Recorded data
-------------------------

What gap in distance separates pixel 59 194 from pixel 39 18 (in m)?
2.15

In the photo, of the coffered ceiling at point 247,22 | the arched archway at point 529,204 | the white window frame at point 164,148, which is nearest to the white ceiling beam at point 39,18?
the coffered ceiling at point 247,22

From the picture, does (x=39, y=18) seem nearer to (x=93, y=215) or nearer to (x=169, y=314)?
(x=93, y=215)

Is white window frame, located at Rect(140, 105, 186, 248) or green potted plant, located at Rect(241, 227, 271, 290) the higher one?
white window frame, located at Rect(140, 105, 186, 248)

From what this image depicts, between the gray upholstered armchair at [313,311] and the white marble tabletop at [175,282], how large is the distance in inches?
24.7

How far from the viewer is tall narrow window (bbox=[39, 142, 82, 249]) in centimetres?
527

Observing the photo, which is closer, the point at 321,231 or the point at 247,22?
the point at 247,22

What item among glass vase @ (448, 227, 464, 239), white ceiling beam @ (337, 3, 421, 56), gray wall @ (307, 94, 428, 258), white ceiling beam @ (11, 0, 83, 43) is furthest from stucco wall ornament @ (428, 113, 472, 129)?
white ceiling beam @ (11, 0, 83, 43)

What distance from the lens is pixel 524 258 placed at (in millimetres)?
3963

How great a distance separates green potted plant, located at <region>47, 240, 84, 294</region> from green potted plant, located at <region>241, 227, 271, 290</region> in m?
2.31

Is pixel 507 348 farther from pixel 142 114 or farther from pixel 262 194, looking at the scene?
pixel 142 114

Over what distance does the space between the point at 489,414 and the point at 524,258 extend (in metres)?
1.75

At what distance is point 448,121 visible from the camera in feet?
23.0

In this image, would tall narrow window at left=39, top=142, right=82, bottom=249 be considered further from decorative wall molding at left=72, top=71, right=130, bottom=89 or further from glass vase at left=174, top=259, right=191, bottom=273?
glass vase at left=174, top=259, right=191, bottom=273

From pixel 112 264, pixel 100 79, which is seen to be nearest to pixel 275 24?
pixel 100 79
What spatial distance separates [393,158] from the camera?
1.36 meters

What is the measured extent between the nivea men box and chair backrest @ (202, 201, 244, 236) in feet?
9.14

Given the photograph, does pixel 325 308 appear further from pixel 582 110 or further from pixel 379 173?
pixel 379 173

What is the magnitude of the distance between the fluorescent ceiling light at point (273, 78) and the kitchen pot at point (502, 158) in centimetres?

-------------------------

Problem statement ▸ Format the records above as a numbered list and leave out the blank lines.

Task output ▸
1. What gap in distance separates pixel 59 194 from pixel 39 18 (in m)?
2. 2.15
3. In the photo, of the coffered ceiling at point 247,22 | the arched archway at point 529,204 | the white window frame at point 164,148, which is nearest to the white ceiling beam at point 39,18?
4. the coffered ceiling at point 247,22
5. From the picture, does (x=39, y=18) seem nearer to (x=93, y=215) or nearer to (x=169, y=314)?
6. (x=93, y=215)
7. Is white window frame, located at Rect(140, 105, 186, 248) or green potted plant, located at Rect(241, 227, 271, 290) the higher one?
8. white window frame, located at Rect(140, 105, 186, 248)
9. From what this image depicts, between the gray upholstered armchair at [313,311] and the white marble tabletop at [175,282], how large is the distance in inches?
10. 24.7
11. How far from the viewer is tall narrow window (bbox=[39, 142, 82, 249]) in centimetres?
12. 527
13. Observing the photo, which is closer, the point at 321,231 or the point at 247,22?
14. the point at 247,22
15. What item among glass vase @ (448, 227, 464, 239), white ceiling beam @ (337, 3, 421, 56), gray wall @ (307, 94, 428, 258), white ceiling beam @ (11, 0, 83, 43) is furthest from stucco wall ornament @ (428, 113, 472, 129)?
16. white ceiling beam @ (11, 0, 83, 43)
17. What distance from the lens is pixel 524 258 placed at (in millimetres)?
18. 3963
19. How great a distance separates green potted plant, located at <region>47, 240, 84, 294</region> from green potted plant, located at <region>241, 227, 271, 290</region> in m?
20. 2.31
21. Is pixel 507 348 farther from pixel 142 114 or farther from pixel 262 194, looking at the scene?
22. pixel 142 114
23. Over what distance does the space between the point at 489,414 and the point at 524,258 extend (in metres)?
24. 1.75
25. At what distance is point 448,121 visible from the camera in feet?
26. 23.0
27. In this image, would tall narrow window at left=39, top=142, right=82, bottom=249 be considered further from decorative wall molding at left=72, top=71, right=130, bottom=89 or further from glass vase at left=174, top=259, right=191, bottom=273?
28. glass vase at left=174, top=259, right=191, bottom=273
29. From pixel 112 264, pixel 100 79, which is seen to be nearest to pixel 275 24?
30. pixel 100 79
31. What spatial distance separates [393,158] from the camera?
32. 1.36 meters
33. What is the measured extent between the nivea men box and chair backrest @ (202, 201, 244, 236) in feet?
34. 9.14
35. Given the photograph, does pixel 325 308 appear further from pixel 582 110 or further from pixel 379 173?
36. pixel 379 173
37. What is the magnitude of the distance between the fluorescent ceiling light at point (273, 78) and the kitchen pot at point (502, 158) in centimetres?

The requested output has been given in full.